[Materials provided start]

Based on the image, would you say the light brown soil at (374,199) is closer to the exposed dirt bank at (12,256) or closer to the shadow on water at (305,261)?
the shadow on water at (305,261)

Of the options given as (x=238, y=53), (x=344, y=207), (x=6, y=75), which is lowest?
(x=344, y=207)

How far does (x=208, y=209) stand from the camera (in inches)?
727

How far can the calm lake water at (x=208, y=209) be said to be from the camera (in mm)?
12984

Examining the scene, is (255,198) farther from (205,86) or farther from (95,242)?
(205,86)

[Materials provided end]

* The task
Convert the entries above into a two-column CSV with the headers entry_text and entry_answer. Write one row per entry, put each value in its own quoted field, and replace any line breaks with spaces.

* Completed exercise
entry_text,entry_answer
"Based on the image, would you say the light brown soil at (374,199) is closer to the exposed dirt bank at (12,256) or closer to the shadow on water at (305,261)?","the shadow on water at (305,261)"
"Of the options given as (x=238, y=53), (x=344, y=207), (x=6, y=75), which is lowest?","(x=344, y=207)"
"How far does (x=208, y=209) stand from the camera (in inches)?","727"
"How far can the calm lake water at (x=208, y=209) be said to be from the camera (in mm)?","12984"
"Examining the scene, is (255,198) farther from (205,86) or farther from (95,242)?","(205,86)"